- EXPLORE THE MATERIAL
• 1. Answer these from the TV show reviews:
(a) Which season of the first show discussed has the writer almost finished?
(b) After how many seasons was Archive 81 canceled?
(c) Which episode of The Haunting Of Bly Manor does the writer suggest watching by itself?
• 2. Please resume the TV show reviews, picking up right after their final sentence.

- PROVIDED TEXT
......

And like any good show about the development of a science, things often go wrong and the characters have to scramble against unfolding disasters large and small, making for plenty of blood, and grimacing, and doctor's arms shoved up inside the guts of some unfortunate patient while they mutter things like "don't you dare die!". I should pick this up again. I've almost finished season 1, and I like what it's doing.

-;-;-

And now, some stuff I saw and didn't like, explained a bit:

Archive 81 (2022)

Many years ago there was a movie called the Blair Witch Project, which spawned a sequel that almost no one saw. The original film presented a long video recording and claimed it was an accurate record of real events, and the sequel tried to top the original by exploring the idea of video recordings that directly contradicted the memories of the people featured in them. Which do you believe? Your own memory, or the apparent objective truth in the recording, showing you doing something else? Perhaps some supernatural force is corrupting one or both?

The idea was cool, but the sequel had other problems that made it kind of suck. It's the same deal with Archive 81: It's a "found footage" situation with a supernatural element, it takes a few stabs at the unreliable narrator thing, ... and it has problems that make it kind of suck. It moves way too slow, and it never digs into the ideas it presents. After three or four episodes this feels deliberate: Whenever the two protagonists ask serious questions or try to pry under the lid of what's going on, the script derails them with inane dramatic conflict or a contrived emergency. The writers must have been confident that they could dribble out answers for half a dozen seasons, but instead the show was canceled after one, and it's obvious why. I watched the whole thing and I regret it.

The Haunting Of Bly Manor (2020)

It would have been great if Mike Flanagan came back for the follow-up to The Haunting Of Hill House, investing in the idea of an anthology telling long-form stories about haunted places every couple of years. But the deal went sideways, and he handed the project almost entirely over to other directors. The result is seriously underwhelming. Stretched out over too many episodes, not as thematically focused, and eventually over-explained. Do this instead: Watch episode 8 by itself, which tells the story of the central ghost with a massive out-of-context flashback. Then ditch all the other episodes. You could follow that up with the 1961 film "The Innocents" for a double dose of creepy, and cover all the plot points of Bly Manor at the same time. And you'd have six hours to spare!

......

- EXTRACTED INFORMATION
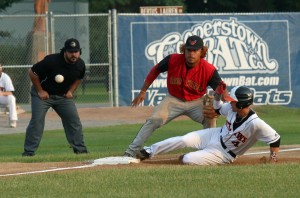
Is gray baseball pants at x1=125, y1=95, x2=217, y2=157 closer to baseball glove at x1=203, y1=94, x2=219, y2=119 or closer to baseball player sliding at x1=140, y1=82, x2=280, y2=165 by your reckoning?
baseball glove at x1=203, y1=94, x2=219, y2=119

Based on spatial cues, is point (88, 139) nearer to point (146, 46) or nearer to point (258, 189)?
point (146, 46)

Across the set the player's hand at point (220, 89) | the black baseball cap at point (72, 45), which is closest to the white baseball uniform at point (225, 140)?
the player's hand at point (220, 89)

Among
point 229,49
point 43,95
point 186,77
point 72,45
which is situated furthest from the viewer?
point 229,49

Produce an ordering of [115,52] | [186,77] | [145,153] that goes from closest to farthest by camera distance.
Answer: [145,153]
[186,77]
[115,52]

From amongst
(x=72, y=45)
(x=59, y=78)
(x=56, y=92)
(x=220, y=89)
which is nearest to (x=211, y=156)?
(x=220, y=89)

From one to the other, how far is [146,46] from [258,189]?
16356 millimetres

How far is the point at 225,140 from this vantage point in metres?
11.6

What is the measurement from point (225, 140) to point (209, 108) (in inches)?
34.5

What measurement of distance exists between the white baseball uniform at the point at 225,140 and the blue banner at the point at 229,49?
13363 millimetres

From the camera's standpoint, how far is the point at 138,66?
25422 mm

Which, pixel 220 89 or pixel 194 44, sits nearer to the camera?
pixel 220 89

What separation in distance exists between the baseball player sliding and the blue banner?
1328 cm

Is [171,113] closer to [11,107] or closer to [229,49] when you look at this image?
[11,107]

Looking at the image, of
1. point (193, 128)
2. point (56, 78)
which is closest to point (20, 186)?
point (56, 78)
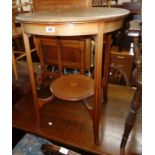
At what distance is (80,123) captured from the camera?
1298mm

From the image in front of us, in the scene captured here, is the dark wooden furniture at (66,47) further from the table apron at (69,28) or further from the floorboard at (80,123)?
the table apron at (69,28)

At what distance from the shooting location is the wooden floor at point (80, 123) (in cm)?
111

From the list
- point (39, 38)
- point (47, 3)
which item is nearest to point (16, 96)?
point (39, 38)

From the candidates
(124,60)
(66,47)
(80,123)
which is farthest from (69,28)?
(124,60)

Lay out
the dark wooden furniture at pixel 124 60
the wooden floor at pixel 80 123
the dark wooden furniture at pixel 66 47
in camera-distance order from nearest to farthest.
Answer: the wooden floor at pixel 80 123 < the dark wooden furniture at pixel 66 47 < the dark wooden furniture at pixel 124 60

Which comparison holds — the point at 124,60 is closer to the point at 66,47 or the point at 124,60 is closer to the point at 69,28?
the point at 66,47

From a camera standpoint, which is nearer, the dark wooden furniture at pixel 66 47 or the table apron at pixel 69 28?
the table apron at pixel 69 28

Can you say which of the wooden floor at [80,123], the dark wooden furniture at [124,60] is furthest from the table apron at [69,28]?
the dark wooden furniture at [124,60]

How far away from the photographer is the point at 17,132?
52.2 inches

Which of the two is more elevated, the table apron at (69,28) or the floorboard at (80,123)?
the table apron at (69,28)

......

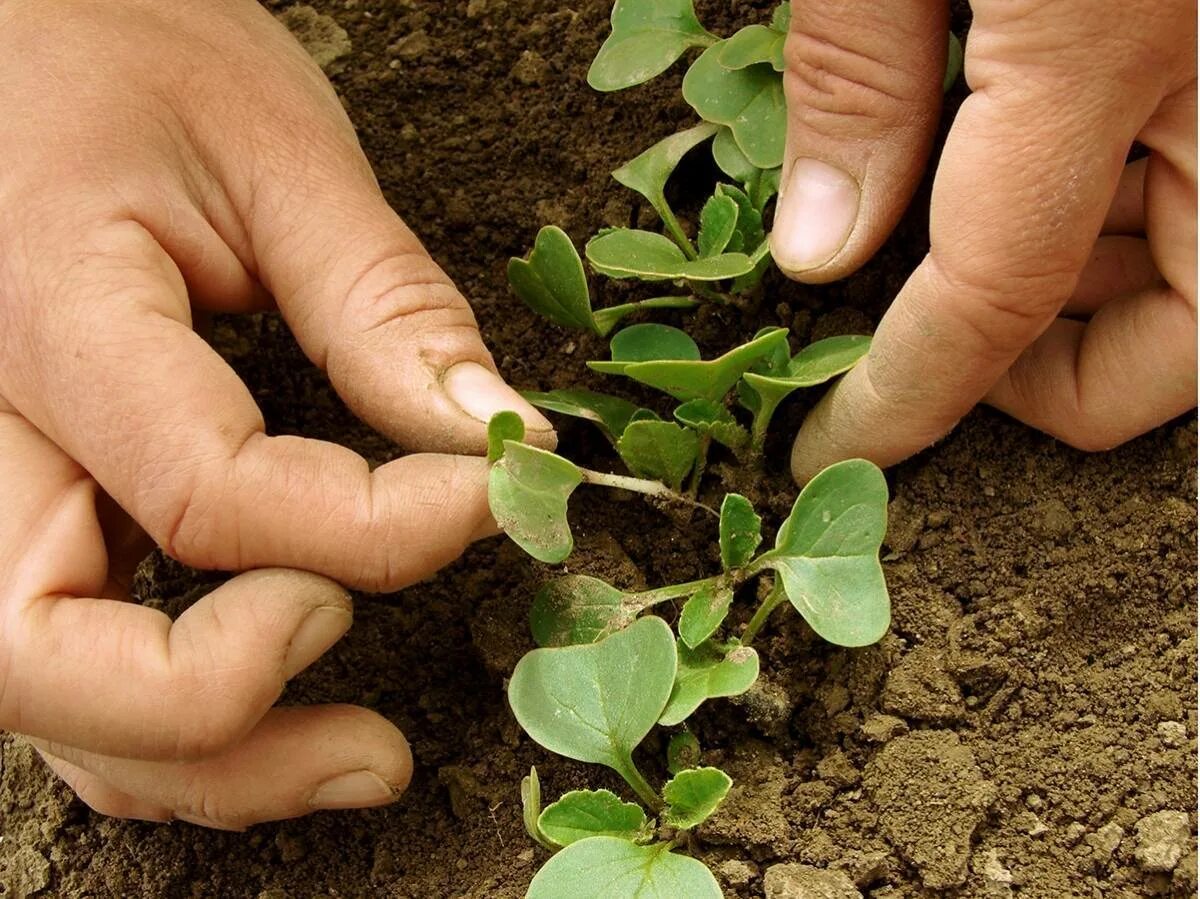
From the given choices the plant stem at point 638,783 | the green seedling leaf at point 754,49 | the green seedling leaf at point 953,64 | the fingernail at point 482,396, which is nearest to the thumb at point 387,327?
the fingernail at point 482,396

......

- RESULTS OF THE TASKS
• 1.
(a) Season 1
(b) One
(c) Episode 8

• 2.
Another Life (2019) and The 'Mars' National Geographic Series (2016)

Some science fiction shows create dramatic stakes by having highly professional people do outrageously stupid things. Like, here's three people, specially selected for a mission to save the entire damn planet, and they all know how important it is to communicate clearly and be on the same page and cooperate. But then, the first one has sex with the other two, and the other two get jealous, so one of them decides to withhold vital information that causes the third to be horribly injured and the whole mission is suddenly in jeopardy and everyone has to scramble.

That's not a direct example from Another Life or this Mars series, but it's the kind of thing that happens over and over in both, and it's exasperating. I can't be all 'Wow, we're on Mars, look at this cool landscape and nifty survival gear' because the main characters are too busy double-crossing each other, keeping secrets, ignoring really obvious safety protocols, and so-on. At least the Mars drama is intercut with real scientists talking earnestly about contemporary issues. The Another Life show throws modern science in the ditch. I can't recommend either.

Date: 2022-11-23 06:17 pm (UTC)
ira_k: (Default)
From: [personal profile] ira_k
Disagree on The Falcon and The Winter Soldier. It is not about a Black man deciding whether to to assume the role of Captain America. It is a bout being a superhero in your own right vs. trying to meet expectations of those who do not see you in a role associated with someone else.

This journey was very nicely developed both the story and the emotional arc.

The main plot line (refugees and super vigilantes) I did not care for that much.